Education is everything! York Region is a great model for the world to follow in educating their law enforcement teams in better understanding cultural diversity. As more world cities are faced with similar changes in demographics, it will become more and more important to educate our populations in understanding others’ culture.
One of the presenters spoke on world religions, another was a Muslim representative who spoke about what they are doing to modify the Sharia to meet Canadian laws. Then a lawyer presented on the legal perspectives when the religious practices go beyond the law and Patrick Rhein and Diane Brisebois presented on the Raelian philosophy.
Patrick Rhein, who is in charge of the Toronto raelian chapter introduced the goals of the Raelian Movement.
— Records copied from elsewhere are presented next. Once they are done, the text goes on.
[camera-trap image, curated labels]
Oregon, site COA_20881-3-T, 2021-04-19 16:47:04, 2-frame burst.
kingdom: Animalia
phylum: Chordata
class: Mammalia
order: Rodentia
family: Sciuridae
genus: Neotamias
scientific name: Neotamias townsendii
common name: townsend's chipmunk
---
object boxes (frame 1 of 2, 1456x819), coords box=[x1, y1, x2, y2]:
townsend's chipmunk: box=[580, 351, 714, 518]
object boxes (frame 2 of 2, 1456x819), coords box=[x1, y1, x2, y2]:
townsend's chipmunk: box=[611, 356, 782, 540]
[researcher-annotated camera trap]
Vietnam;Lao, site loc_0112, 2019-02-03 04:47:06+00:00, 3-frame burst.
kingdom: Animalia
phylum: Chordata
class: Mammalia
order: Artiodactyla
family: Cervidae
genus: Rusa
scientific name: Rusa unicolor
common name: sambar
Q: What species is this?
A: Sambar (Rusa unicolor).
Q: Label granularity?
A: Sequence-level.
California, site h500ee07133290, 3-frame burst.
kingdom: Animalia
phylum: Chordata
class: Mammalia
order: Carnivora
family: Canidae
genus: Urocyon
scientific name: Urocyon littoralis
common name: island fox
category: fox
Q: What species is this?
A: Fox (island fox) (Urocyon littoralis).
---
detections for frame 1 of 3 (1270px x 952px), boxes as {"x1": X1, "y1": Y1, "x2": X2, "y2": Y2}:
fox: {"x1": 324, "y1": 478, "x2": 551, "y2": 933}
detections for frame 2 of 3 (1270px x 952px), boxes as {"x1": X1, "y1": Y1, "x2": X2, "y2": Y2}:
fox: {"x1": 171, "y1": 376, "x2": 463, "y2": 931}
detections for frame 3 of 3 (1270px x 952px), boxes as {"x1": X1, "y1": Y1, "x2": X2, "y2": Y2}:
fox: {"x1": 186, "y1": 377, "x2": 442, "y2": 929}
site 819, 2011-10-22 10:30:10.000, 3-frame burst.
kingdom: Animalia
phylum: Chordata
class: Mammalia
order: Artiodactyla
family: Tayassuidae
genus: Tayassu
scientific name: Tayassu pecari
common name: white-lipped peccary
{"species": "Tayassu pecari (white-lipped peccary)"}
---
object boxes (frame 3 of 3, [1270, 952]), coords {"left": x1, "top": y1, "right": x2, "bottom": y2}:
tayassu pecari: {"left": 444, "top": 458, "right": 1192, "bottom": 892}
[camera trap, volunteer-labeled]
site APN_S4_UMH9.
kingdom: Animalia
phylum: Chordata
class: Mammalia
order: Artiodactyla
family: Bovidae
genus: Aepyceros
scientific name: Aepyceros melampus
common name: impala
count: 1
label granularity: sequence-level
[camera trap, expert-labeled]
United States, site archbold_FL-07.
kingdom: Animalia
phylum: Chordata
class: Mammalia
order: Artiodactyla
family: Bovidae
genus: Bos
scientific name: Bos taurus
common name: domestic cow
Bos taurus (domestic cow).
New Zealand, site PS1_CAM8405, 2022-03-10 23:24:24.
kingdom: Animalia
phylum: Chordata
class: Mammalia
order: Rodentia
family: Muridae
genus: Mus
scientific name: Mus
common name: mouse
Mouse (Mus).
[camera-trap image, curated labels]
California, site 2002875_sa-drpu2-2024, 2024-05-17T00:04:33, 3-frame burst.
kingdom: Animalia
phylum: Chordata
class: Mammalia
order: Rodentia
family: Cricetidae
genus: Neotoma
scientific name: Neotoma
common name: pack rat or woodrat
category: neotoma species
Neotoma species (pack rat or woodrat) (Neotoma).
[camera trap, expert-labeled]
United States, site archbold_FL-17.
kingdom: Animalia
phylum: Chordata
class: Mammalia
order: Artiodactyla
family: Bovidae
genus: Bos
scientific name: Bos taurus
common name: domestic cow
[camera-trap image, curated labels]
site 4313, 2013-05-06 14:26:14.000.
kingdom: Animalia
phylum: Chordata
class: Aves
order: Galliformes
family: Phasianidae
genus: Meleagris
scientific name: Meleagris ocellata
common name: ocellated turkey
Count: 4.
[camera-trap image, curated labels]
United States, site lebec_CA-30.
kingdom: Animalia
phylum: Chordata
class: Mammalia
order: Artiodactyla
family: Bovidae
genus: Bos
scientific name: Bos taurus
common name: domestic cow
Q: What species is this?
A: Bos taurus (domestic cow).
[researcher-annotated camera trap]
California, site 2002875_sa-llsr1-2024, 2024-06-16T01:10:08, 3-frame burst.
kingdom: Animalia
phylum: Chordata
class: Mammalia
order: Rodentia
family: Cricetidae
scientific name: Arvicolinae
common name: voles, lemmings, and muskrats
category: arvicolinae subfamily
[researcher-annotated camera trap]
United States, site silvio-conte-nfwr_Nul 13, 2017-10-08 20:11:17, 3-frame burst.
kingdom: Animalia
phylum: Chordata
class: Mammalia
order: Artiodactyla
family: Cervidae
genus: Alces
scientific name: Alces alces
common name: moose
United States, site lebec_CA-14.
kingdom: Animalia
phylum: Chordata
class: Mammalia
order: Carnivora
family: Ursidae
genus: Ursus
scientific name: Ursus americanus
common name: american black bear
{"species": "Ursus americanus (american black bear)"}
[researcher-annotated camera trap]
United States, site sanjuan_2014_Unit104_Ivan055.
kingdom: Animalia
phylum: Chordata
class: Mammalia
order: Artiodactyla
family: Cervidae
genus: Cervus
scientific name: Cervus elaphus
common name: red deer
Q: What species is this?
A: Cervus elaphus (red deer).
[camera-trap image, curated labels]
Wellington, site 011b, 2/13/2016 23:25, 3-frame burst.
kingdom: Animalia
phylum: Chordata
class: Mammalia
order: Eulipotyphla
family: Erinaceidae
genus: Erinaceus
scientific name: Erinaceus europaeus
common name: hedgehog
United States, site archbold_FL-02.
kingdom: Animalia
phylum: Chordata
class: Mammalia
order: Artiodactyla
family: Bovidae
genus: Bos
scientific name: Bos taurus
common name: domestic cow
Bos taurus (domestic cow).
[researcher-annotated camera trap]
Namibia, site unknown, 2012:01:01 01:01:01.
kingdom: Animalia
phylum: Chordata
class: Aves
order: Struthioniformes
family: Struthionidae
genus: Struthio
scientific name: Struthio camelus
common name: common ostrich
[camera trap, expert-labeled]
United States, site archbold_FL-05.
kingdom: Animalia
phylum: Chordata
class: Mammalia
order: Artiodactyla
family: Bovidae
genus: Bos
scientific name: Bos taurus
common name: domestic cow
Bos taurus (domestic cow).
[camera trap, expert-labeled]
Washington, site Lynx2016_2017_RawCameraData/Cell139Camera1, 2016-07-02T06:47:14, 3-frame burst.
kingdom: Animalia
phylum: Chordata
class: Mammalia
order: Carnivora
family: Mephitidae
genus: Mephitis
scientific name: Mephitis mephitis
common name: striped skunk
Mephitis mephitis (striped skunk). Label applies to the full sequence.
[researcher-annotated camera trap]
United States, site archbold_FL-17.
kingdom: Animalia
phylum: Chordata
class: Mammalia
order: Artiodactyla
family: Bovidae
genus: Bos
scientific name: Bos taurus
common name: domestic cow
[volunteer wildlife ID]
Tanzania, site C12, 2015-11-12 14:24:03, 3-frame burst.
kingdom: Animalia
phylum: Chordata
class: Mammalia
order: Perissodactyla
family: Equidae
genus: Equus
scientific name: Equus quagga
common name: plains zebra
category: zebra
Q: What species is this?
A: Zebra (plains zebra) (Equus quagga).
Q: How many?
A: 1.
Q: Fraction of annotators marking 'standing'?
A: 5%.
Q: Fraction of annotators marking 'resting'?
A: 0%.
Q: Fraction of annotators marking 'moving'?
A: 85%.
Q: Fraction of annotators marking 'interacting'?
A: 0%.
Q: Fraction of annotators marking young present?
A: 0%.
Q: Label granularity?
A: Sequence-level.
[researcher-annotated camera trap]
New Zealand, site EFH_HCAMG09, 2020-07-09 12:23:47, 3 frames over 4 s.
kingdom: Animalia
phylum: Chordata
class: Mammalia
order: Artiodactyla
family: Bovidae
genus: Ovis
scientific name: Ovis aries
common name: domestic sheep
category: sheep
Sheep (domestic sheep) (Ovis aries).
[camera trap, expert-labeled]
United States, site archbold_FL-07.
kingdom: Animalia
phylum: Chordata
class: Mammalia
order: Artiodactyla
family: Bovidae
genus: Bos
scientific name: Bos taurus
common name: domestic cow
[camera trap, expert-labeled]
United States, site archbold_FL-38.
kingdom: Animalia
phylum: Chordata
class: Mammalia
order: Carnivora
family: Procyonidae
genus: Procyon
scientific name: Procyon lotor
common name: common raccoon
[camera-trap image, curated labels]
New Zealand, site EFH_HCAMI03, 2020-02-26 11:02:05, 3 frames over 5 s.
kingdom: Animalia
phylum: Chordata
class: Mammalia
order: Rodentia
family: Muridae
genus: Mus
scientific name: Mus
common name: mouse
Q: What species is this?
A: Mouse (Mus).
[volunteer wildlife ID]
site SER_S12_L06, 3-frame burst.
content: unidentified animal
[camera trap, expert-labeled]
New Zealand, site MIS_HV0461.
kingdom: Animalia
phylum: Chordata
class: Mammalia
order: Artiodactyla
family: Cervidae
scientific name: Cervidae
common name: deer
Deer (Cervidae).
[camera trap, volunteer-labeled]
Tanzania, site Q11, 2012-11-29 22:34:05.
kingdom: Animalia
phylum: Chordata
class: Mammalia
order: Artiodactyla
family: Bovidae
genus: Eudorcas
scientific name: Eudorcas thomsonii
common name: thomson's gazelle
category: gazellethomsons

Then Diane Brisebois spoke about the Raelian values, their rituals and celebrations. When she spoke about the Raelian marriage stating that people (homosexual, transsexual, heterosexual) could marry for whatever period they wanted, officers laughed with approval and had lots of great questions. How do you officialise your marriages? How do people decide what kind of relationships they want to have? How do you celebrate divorces? Do you mean to say that Raelians have separations and divorces that do not involved police officers? What do you do if your partner doesn’t want to let you go? At some point, even one officer said “How does one become a member?”